Жили бостанжи, ясное дело, не в городе, но и здесь под казармы был испоганен монастырь, на этот раз мужской, освящённый во имя Сёмкиного покровителя – святого Симеона Столпника. Над входом в храм, где поганые арсенал устроили, до сего дня можно было видеть лик святого старца, чудно выложенный цветными камушками. Всякий камушек приложен ко своему месту, отчего не только лик святого виден, но и ладони, сложенные для молитвы, а кругом – малое окошечко и весь столп, на котором страстотерпец простоял пятнадцать лет, умоляя господа о прощении чужих грехов, ибо сам был воистину безгрешен.
Хоть и опозорен храм, но Семён преклонил колена и на образ перекрестился, за что был немедля бит лозой на глазах всего булука. Семён даже рад был претерпеть за веру. Ревнуя вере, подобно блаженному Симеону, принялся раны на спине нарочно растравлять и подставлять мухам, чтобы черви завелись и гноили грешную плоть во славу божью. Но и этого не позволило рачительное начальство. Едва язва начала загнивать, явился лекарь и, применив едкий отц, а затем приложивши мирру и алоэ, не дал Семёну приять мученическую кончину. Не хватило Семёну апафии, а по-русски – юродства. Молодая жизнь в который раз душу переборола. Только и есть утешения, что Христос тоже желчью и отцем на кресте мучим был.
Поднявшись с одра, Семён обнаружил, что образ святого заступника густо замазан краской, так что ни лика, ни столпа разглядеть не можно. Горько стало на душе, но всякое непокорство уже изныло, и Семён стал вести себя подобно всем огланам.
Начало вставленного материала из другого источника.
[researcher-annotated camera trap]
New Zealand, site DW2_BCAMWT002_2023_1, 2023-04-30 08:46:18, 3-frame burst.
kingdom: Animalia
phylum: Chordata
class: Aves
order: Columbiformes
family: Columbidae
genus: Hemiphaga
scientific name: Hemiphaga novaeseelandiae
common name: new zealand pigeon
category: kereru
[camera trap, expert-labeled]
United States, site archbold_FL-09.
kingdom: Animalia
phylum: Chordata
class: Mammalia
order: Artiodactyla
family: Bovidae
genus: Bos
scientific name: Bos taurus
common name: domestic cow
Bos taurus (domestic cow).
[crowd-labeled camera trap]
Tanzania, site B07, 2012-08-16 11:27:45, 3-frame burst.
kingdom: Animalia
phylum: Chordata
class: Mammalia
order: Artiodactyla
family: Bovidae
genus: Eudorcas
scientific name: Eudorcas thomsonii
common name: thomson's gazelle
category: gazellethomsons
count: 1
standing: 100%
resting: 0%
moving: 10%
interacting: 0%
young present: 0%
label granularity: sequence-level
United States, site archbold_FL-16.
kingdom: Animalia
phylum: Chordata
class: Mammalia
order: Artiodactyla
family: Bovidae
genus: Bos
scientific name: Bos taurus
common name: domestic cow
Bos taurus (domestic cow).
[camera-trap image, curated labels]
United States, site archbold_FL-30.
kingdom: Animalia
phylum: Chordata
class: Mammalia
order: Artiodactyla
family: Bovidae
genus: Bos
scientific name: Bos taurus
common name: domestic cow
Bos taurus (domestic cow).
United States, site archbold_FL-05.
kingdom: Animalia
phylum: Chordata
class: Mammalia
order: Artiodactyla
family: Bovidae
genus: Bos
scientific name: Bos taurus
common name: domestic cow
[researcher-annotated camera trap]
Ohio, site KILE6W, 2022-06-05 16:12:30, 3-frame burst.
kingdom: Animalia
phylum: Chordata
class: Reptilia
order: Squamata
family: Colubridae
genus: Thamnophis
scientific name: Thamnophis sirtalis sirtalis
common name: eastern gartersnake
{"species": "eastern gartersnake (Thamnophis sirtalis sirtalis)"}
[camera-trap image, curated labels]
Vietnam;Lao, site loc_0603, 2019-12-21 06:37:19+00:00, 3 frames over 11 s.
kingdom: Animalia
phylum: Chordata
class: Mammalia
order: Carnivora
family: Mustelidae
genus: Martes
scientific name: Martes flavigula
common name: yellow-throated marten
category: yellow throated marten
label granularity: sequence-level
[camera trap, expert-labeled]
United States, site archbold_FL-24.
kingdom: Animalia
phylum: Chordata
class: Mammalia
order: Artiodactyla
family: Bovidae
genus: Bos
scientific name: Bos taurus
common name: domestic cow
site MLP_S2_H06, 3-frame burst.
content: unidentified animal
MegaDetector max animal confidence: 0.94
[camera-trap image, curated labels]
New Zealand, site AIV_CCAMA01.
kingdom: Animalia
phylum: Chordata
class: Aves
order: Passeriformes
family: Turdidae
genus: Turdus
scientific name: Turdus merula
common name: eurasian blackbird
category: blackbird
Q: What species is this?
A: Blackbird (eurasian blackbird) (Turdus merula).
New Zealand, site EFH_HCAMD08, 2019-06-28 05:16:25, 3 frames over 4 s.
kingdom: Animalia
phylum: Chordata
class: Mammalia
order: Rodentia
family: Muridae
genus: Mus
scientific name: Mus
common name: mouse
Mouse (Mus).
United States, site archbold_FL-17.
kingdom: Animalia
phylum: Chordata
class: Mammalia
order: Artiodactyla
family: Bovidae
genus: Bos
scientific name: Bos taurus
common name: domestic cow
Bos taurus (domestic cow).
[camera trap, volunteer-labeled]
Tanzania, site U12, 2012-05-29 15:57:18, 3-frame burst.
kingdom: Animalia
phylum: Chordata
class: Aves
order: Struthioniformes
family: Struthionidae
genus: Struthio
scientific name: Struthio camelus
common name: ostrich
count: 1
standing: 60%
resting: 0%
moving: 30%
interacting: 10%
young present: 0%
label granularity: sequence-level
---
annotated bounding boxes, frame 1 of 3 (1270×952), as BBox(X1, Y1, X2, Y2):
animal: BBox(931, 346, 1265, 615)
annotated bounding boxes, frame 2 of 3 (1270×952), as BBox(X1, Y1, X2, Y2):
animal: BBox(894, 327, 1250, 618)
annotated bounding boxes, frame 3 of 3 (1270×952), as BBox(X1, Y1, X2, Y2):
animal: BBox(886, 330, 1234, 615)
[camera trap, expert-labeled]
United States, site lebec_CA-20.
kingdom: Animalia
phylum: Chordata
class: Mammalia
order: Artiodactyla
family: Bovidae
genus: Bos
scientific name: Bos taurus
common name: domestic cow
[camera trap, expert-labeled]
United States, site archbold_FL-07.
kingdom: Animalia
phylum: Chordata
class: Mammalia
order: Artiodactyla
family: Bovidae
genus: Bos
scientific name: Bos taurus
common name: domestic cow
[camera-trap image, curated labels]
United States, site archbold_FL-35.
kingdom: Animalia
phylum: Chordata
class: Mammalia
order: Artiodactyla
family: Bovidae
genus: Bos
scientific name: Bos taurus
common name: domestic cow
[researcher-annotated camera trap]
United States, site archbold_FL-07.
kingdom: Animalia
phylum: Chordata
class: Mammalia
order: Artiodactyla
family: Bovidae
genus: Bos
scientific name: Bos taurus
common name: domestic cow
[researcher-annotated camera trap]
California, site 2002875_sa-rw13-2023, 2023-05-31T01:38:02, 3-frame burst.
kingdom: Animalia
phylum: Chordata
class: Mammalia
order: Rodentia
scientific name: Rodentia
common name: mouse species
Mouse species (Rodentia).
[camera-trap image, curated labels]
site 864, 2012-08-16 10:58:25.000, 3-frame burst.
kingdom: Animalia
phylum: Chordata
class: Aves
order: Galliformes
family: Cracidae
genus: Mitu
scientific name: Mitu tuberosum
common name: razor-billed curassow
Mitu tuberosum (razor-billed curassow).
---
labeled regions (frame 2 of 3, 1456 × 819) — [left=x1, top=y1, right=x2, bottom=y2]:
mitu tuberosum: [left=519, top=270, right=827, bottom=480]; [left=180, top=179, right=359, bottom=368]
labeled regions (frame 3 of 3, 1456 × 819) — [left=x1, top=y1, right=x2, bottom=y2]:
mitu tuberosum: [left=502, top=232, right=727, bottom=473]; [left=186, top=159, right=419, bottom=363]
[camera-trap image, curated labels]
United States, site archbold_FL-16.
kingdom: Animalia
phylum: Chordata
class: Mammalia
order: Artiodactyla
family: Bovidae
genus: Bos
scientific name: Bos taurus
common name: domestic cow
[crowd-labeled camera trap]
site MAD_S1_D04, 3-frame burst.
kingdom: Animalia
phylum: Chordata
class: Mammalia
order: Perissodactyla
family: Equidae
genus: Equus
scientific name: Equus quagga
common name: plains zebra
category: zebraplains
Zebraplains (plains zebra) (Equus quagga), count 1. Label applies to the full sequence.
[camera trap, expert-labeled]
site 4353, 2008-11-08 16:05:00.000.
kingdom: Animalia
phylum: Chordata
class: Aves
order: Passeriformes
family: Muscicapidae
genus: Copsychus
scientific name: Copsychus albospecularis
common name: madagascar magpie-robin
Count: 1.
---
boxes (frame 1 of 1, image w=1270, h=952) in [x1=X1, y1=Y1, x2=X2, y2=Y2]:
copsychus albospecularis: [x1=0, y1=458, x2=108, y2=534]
Четыре дня в неделю огланы работали на казённых угодьях. Убирали с полей камни – земля турецкая камениста! – окапывали деревья, под палящим солнцем носили коромыслом воду, мотыжили и боронили, бросали в землю семена и собирали урожай. Жизнь эта от обычного мужицкого бытья разнилась не сильно, если бы по вечерам и утром перед началом работы огланов под гром литавры не выстраивали на молитву. Хвала Аллаху прескверному, что хоть поначалу самих не заставляли молитвы орать. Турки молятся не по-своему, а по-арабски, так Семён прикинулся тупоумным и такое вместо арабских слов выговаривал, что его оставили в покое и велели во время намаза помалкивать. Когда мулла в пятницу между молитвами принимался читать Коран, разъясняя избранные аяты по-турецки, то и здесь Семён глядел смурно и на все вопросы отвечал одним словом: «бельмес». Слово это означает, что слушающий ни бельмеса не понял.
Пятница, суббота и воскресенье ничуть не напоминали крестьянскую жизнь. Один из этих дней проводили на плацу, в воскресный день отправлялись на стрельбище – талимхане. В пятницу до очумения простаивали на мусульманской молитве и внимали поучениям, а вечером тех, кого однорукий чорваджи Исмагил ибн Рашид хвалил за прилежание к воинской учёбе, отпускали в город, не дав, впрочем, с собой ни единого аспра.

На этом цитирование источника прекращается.